Your tasks -
- a) Do these statements agree with the polling excerpt? (i) The writer thinks of themselves more as Republican than as conservative. (ii) The margins the writer found on web sites generally run from 6.7% to 7.2%. (iii) The writer disagrees with Mr. Brambster's conclusion. Answer yes or no for each, quoting the words of the excerpt that decide it.
- b) Can you copy out, word for word, the part of the records that opens with the line containing "this 1282×952 image." and closes with the line containing "overturned van [210, 517, 525, 784]"?

Page excerpt -
• • •
If their polls don't match up with the final results, their credibility will suffer, and there ain't much left to market if you are a pollster with no credibility. Even Fox understands this when it comes to polling.



Let me start with a little full disclosure on my part. Politically, I am on the right side of the aisle. I tend to think of myself more as conservative than Republican. While I had 20 some hours of math in college, statistics is definitely not my strong suit. Those who write the articles on this site, and even most who post comments, are way better at that sort of thing than I am. So call me an interested observer.

I have to agree with Mr. Brambster's conclusion. In my admittedly amateur opinion, it looks like many polling organizations are engaged in outright propaganda.

Let's assume that after all the votes were counted the actual margin between the two major candidates was 7%. I looked at numerous web sites, and found no two with the same number. In general, they run from 6.7% to 7.2%. I believe the NCPP analysis used 6.7%. The exact number is not really that important.
• • •
Material for this task -
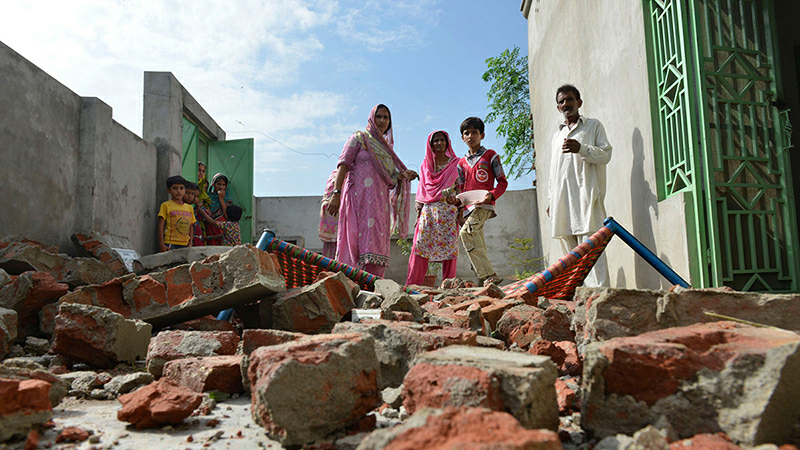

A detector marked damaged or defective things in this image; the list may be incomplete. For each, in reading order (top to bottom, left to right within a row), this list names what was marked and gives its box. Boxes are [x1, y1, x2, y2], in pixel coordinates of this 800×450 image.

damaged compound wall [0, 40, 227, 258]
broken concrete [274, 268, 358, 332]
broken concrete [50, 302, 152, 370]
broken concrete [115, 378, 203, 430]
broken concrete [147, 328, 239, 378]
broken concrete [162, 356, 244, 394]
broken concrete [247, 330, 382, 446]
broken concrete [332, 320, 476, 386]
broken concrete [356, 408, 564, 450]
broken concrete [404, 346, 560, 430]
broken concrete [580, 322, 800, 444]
• • •
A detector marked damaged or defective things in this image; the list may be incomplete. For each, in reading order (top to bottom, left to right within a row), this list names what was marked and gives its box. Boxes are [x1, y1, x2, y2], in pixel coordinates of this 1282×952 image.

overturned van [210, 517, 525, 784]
• • •
The replies -
- a)
(i) No: "I tend to think of myself more as conservative than Republican."
(ii) Yes: "In general, they run from 6.7% to 7.2%."
(iii) No: "I have to agree with Mr. Brambster's conclusion."

- b)
A detector marked damaged or defective things in this image; the list may be incomplete. For each, in reading order (top to bottom, left to right within a row), this list names what was marked and gives its box. Boxes are [x1, y1, x2, y2], in pixel coordinates of this 1282×952 image.

overturned van [210, 517, 525, 784]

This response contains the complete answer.